Задание | Перескажите в двух предложениях отрывок о роте лейтенанта Хорькова на Ханко.

Содержание
«Военная Литература»
Мемуары
Отважное сердце не дрогнет в бою,
Мы люди геройского склада.
За честь, за свободу, за землю свою
И жизнь отдадим, если надо.

Из стихотворения старшины 2-й статьи Л. Никитушкина (написано в дни боев на Ханко)

На них равнялись, ими гордились

Конст. Грищинский

В дозоре Петр Сокур

Что там, за амбразурой? Три звонка — опасность. В полночь, после артподготовки. За спиной у противника. Не помог шюцкоровцам пулемет. Уладили двое, пришли впятером. Когда герои не стыдятся слез...

Надвигался синий, безоблачный вечер. В шхерных протоках устало плескалась вода. Над скалистыми островками кружились крикливые чайки. И если бы не раздавались время от времени шорох и свист, а затем тяжкий взрыв снаряда, то можно было бы, пожалуй, подумать, что на Ханко царит полная безмятежность.

Не одна сотня вражеских снарядов взорвалась за последние пять дней в расположении роты лейтенанта Хорькова, но других признаков активности противника здесь пока не было заметно. А в этот вечер артобстрел позиций роты, да и всего батальона почти прекратился.

Временное затишье не могло усыпить бдительность командира. Короткая, но трудная война на Карельском перешейке зимой тридцать девятого — сорокового научила его быть всегда настороже.

— Как в твоем секторе? — спросил он по телефону командира взвода Емельянова.

— Спокойно, Иван Петрович, — ответил вполголоса лейтенант. — Движения на той стороне нет. Стрельба слабая. Пока все в порядке. Сосед ведет себя тихо...

Словечко «тихо» не понравилось Хорькову, и он закончил разговор с ноткой раздражения:

— С виду тих, да характером лих сосед наш. Усильте [212] караулы. В наблюдатели выделите самых толковых. Понятно?

— Понятно, товарищ командир. Будет выполнено, — донеслось из трубки.

Записи набора данных |
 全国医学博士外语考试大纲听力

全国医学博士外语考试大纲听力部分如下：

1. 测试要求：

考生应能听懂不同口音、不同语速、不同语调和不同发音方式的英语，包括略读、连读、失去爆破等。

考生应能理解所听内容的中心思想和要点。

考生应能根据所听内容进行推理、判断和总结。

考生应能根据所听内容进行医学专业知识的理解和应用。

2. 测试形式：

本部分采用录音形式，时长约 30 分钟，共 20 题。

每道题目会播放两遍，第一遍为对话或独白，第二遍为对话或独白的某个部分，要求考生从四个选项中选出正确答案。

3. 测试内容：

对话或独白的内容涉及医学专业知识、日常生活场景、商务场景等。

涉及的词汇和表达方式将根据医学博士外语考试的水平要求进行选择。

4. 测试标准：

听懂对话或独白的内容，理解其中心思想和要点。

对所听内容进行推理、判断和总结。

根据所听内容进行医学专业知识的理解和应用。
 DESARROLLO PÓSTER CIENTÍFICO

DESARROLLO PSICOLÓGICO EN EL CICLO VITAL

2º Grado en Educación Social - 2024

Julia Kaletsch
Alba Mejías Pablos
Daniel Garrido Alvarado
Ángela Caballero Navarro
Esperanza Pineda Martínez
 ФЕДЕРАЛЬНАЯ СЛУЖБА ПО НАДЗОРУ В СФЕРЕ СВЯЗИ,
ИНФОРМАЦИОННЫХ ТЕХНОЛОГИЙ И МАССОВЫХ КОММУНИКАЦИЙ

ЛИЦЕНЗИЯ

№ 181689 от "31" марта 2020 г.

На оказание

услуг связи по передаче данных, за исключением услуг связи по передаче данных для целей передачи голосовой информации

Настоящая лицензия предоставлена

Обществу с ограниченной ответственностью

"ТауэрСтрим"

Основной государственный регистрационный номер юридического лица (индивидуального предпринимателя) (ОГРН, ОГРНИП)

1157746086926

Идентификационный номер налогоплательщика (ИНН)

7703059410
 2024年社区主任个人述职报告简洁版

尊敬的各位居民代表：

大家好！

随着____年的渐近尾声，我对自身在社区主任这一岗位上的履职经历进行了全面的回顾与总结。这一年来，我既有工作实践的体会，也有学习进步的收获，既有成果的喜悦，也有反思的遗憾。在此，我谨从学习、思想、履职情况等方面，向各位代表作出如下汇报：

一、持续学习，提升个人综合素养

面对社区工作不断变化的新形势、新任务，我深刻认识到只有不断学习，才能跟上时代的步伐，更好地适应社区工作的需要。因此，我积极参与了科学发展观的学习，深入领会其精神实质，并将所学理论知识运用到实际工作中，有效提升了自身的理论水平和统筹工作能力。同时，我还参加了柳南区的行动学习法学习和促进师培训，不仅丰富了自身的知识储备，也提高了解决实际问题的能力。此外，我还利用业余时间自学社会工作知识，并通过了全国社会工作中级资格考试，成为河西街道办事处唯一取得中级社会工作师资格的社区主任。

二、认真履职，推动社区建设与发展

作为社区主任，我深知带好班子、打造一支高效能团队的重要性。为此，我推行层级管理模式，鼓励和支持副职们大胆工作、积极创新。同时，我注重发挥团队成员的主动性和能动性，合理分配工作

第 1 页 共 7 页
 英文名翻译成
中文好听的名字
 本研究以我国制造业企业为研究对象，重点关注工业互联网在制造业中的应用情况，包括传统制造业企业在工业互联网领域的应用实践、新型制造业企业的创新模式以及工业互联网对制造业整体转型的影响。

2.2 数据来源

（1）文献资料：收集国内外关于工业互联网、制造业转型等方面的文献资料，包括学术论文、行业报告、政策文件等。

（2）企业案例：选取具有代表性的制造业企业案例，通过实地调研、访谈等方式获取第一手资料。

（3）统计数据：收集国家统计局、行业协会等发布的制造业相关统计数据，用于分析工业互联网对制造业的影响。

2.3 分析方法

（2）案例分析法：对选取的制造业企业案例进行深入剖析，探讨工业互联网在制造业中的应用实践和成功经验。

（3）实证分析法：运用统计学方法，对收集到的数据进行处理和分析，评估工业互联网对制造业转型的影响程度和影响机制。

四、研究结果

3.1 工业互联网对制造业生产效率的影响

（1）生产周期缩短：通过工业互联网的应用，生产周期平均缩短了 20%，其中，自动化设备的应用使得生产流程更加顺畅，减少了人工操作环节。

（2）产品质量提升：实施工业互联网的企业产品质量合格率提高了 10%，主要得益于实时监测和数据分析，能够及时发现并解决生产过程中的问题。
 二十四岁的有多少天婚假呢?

Ответ | За пять дней в расположении роты лейтенанта Хорькова на Ханко взорвалась не одна сотня вражеских снарядов, но других признаков активности противника не было, а к вечеру артобстрел почти прекратился. Опыт войны на Карельском перешейке научил командира всегда быть настороже, поэтому, услышав от командира взвода Емельянова, что сосед ведет себя тихо, Хорьков приказал усилить караулы и назначить в наблюдатели самых толковых бойцов.